Instructions for the task -> With all images omitted, write out the records word for word.
====
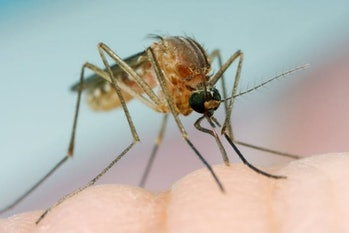 mosquitos buzzing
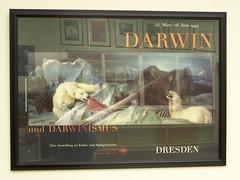 Darwin wall hangings, Whipple Museum, University of Cambridge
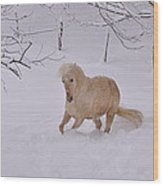Viva Zapata Contratercero Dances In The Snow Wood Print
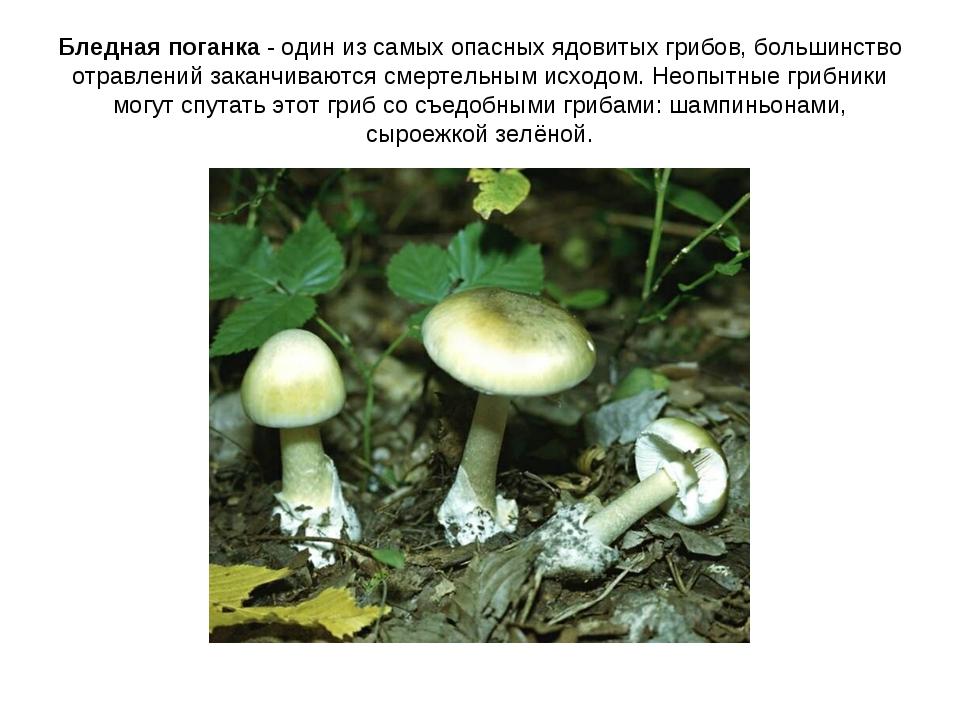 Бледная поганка - один из самых опасных ядовитых грибов, большинство отравлен...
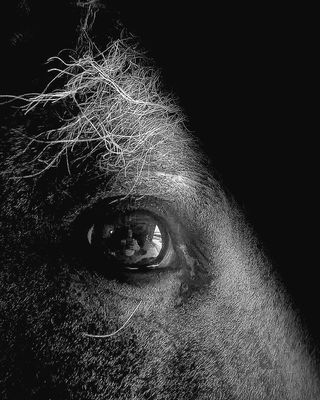 Smartphone refugededarwin eye animalphotography animales black noiretblanc cheval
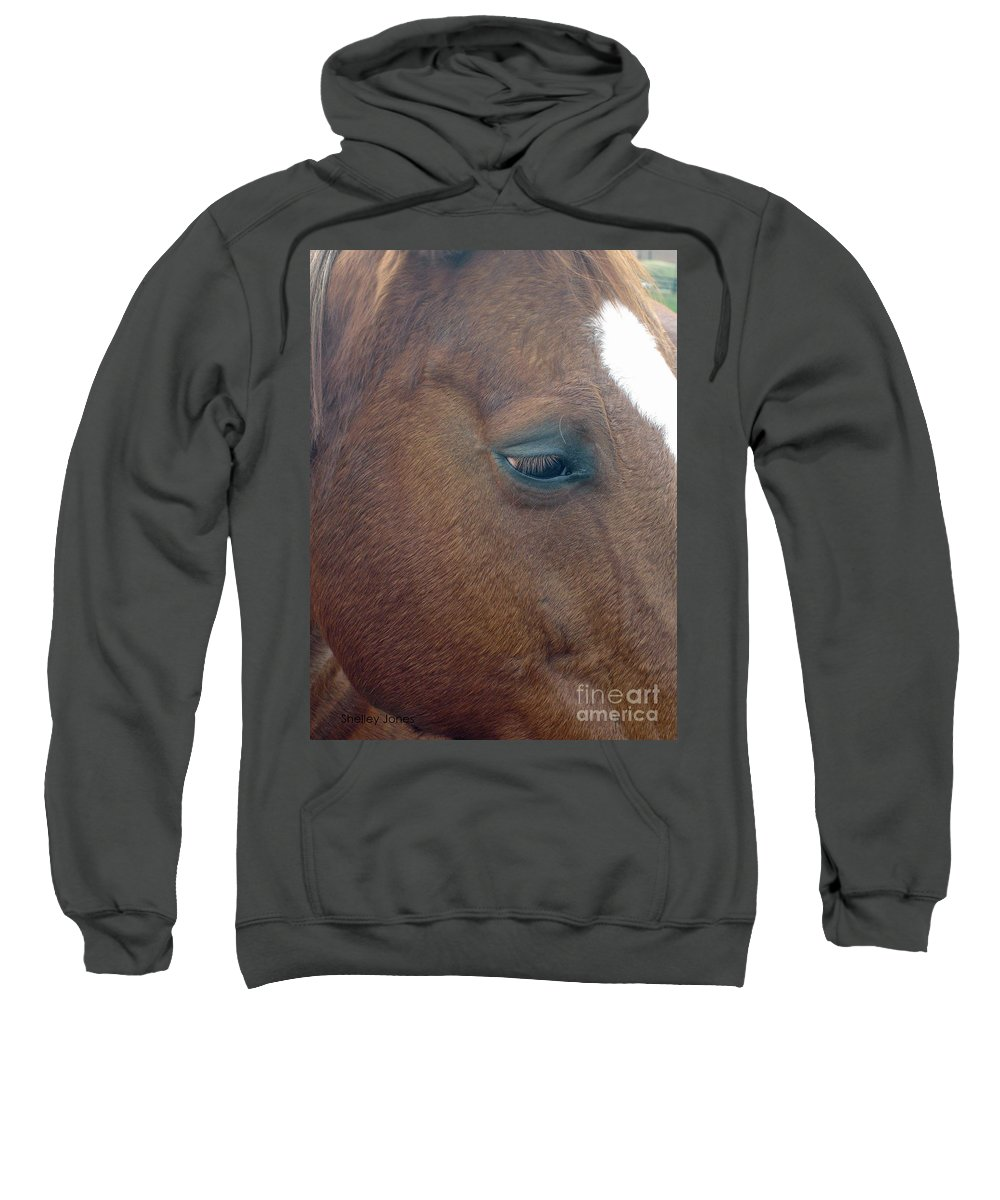 Horse Sweatshirt featuring the photograph Sad Eyed by Shelley Jones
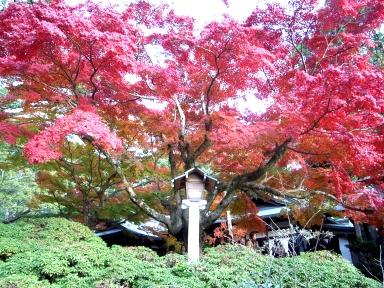 071202鎌倉紅葉.jpg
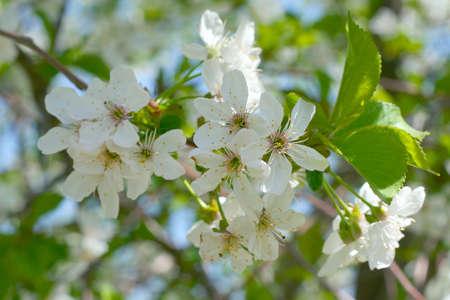 flowerses on the tree Stock Photo - 9492322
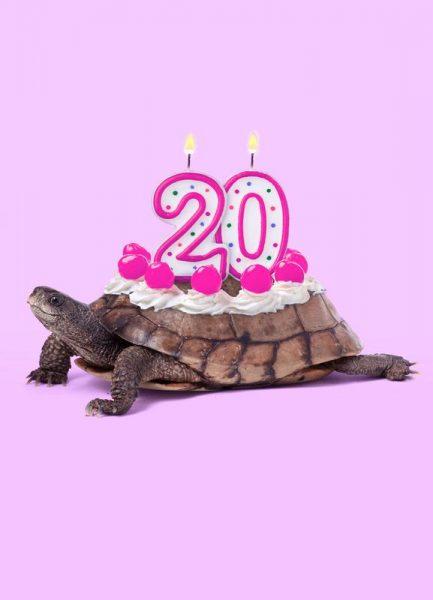 20 Turtle Leinwandbild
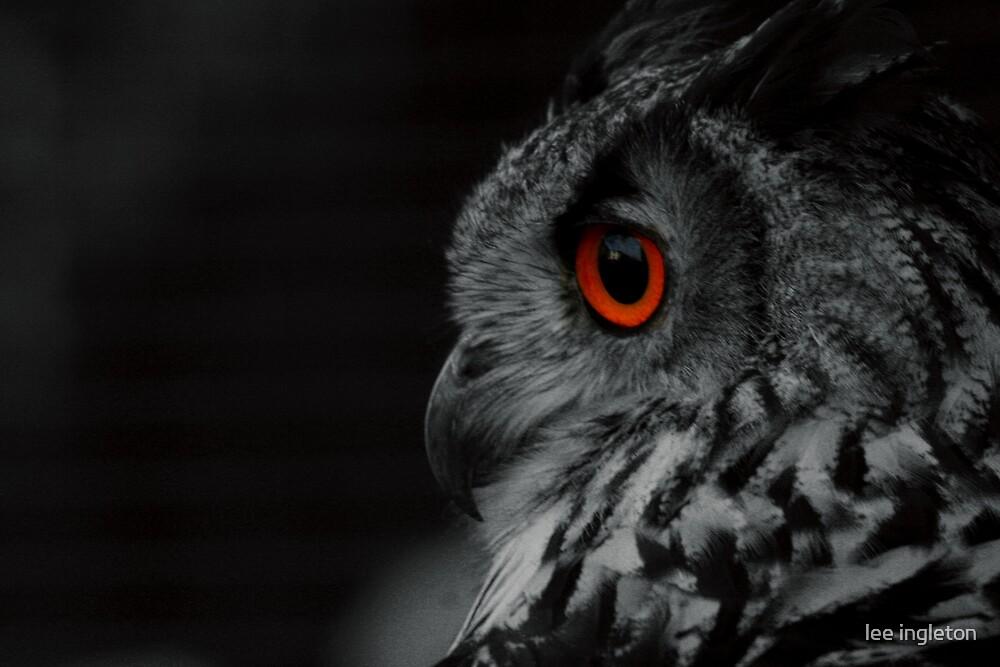 Black and white owl by lee ingleton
====
Written answer ->
 mosquitos buzzing
 Darwin wall hangings, Whipple Museum, University of Cambridge
Viva Zapata Contratercero Dances In The Snow Wood Print
 Бледная поганка - один из самых опасных ядовитых грибов, большинство отравлен...
 Smartphone refugededarwin eye animalphotography animales black noiretblanc cheval
 Horse Sweatshirt featuring the photograph Sad Eyed by Shelley Jones
 071202鎌倉紅葉.jpg
 flowerses on the tree Stock Photo - 9492322
 20 Turtle Leinwandbild
 Black and white owl by lee ingleton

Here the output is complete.